▸ **The task**
Skipping any pictures, give all of the records below again exactly.

▸ **Supplied data**
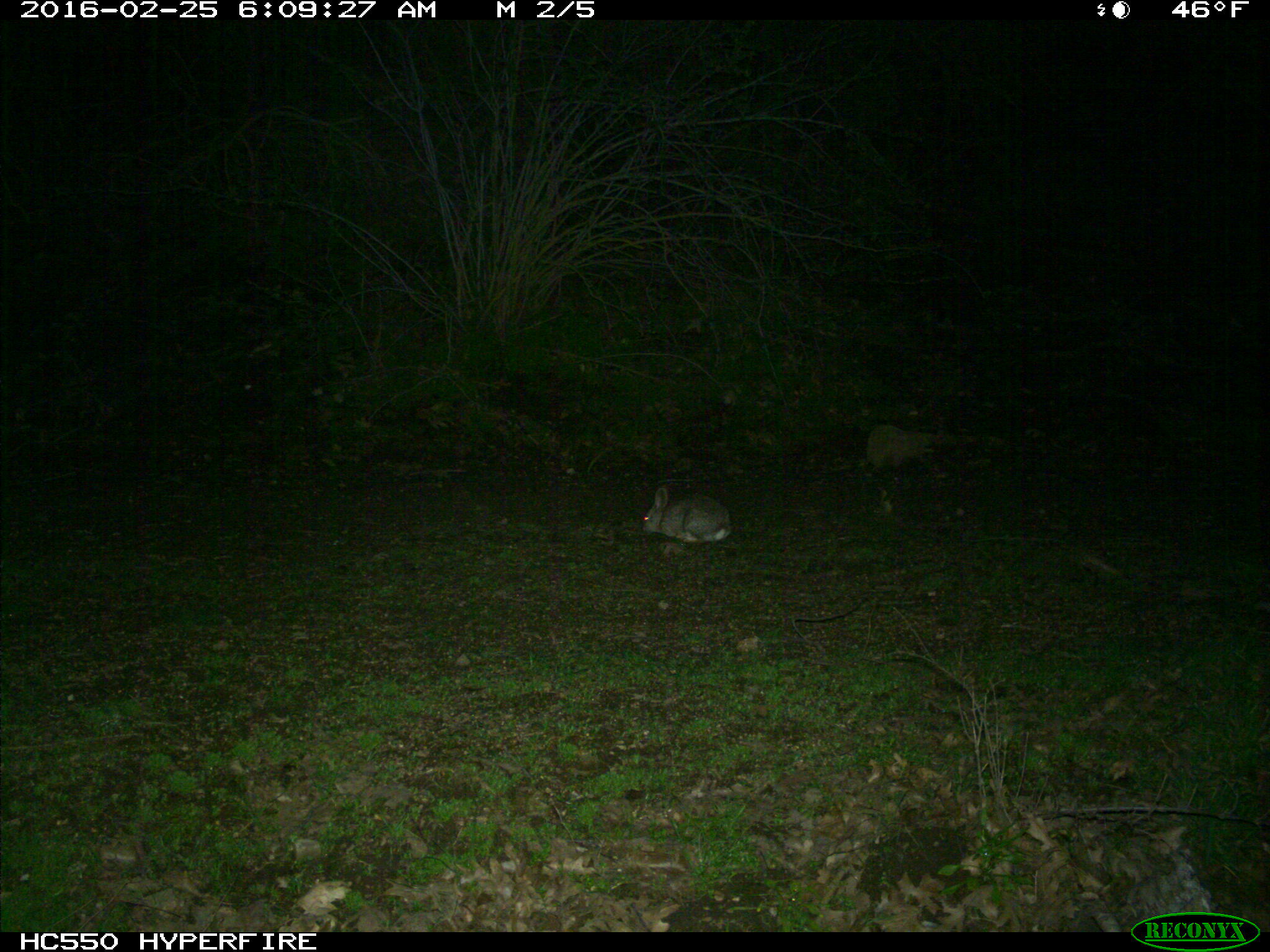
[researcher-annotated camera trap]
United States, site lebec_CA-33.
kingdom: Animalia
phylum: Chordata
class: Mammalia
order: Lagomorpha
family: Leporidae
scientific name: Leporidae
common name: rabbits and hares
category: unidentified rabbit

▸ **Solution to this task**
[researcher-annotated camera trap]
United States, site lebec_CA-33.
kingdom: Animalia
phylum: Chordata
class: Mammalia
order: Lagomorpha
family: Leporidae
scientific name: Leporidae
common name: rabbits and hares
category: unidentified rabbit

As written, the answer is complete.